4 thoughts on “The Worst President???

  1. I quite honestly struggle with what our comments should be in order to be responsible in a time of war. My brother who is serving in the Middle East right now says part of the problem is we are a military at war rather than a nation at war. I have supported President Bush and will continue to do so but I have also been vocal in speaking about the things I think could have been done better. (Primarily, failure to shut down or control our open borgders.)

    I have to say though that former President Carter calling almost anyone our worst president ever is unbelievably innapropriate. We can argue about what we should or should not say in a time of war but even if this were not a time of war President Carter’s comments are at best hypocritical and at worst the sign of a man no longer in touch with reality. (Since I have read and trust the recent accounts of meetings with him on the issue of drawing Baptists together I must conclude that it is not the second of these two options.)

    It reminds me of the words of President Theodore Roosevelt:

    “It is not the critic who counts: not the man who points out how the strong man stumbles or where the doer of deeds could have done better. The credit belongs to the man who is actually in the arena, whose face is marred by dust and sweat and blood, who strives valiantly, who errs and comes up short again and again, because there is no effort without error or shortcoming, but who knows the great enthusiasms, the great devotions, who spends himself for a worthy cause; who, at the best, knows, in the end, the triumph of high achievement, and who, at the worst, if he fails, at least he fails while daring greatly, so that his place shall never be with those cold and timid souls who knew neither victory nor defeat.”

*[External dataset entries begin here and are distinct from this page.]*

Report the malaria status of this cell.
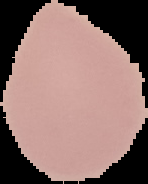

Uninfected.

Summary:
  - Image size: 148×184 pixels
  - Preparation: thin blood film
  - Image type: cell region segmented out of the field of view; surrounding area masked to blackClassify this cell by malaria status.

    “Citizenship in a Republic,”
    Speech at the Sorbonne, Paris, April 23, 1910

    In my opinion President Carter was simply not in the battle. President Bush is in the battle.

  2. Ben,

    President Carter has the audacity to call President Bush the worst president? Talk about the pot calling the kettle black…

    In 1976, I was 25 years old, married with two children. I did not vote for President Carter but I did suffer through the four years of his presidency. I remember buying a house in Hickory, NC for $40,000 in 1977. My mortgage rate was 16.5% and I was glad to get that. President Carter was a disaster in domestic policy as well as foreign policy. I remember being shocked at the covert effort to free the hostages in Iran, but our helicopters were stuck in the Iranian sand and we left like a whimpering dog. Only when President Carter was defeated in the 1980 election by President Reagan, were our hostages released.

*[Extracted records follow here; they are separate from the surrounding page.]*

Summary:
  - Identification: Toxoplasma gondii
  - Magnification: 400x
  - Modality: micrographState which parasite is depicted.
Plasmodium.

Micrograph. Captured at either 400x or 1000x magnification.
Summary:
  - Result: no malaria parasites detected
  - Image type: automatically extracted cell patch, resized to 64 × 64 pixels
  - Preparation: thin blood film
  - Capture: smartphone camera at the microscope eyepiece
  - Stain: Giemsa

    Those who did not live through the Carter presidency and tried to feed, clothe, and house their families, have no idea what it was like. Historians have typically judged Carter’s presidency to be the worst. I guess President Carter is hoping President Bush might knock him off the bad president throne. Not today, bucko.


  3. “And for all the ugliness of political rhetoric in modern America, it comes nowhere close to the ways that Baptists have spoken of each other in our quarter-century fight. We can all agree that these things should not be. It’s just a little hard to move that mental assent into moral action.”

    I am greatly encouraged….still praying for you in the love of Christ….

  4. Secular politics isn’t Kingdom business, as much as some people like to make it so. When local churches are turned into political action committees, some of the resources that are provided for Kingdom work are diverted to accomplish a secular political goal.

    Don’t get me wrong, I think Christians should be involved in the political process and vote and speak their consciences. But that needs to be done without dragging it into the church, or dragging the church into it.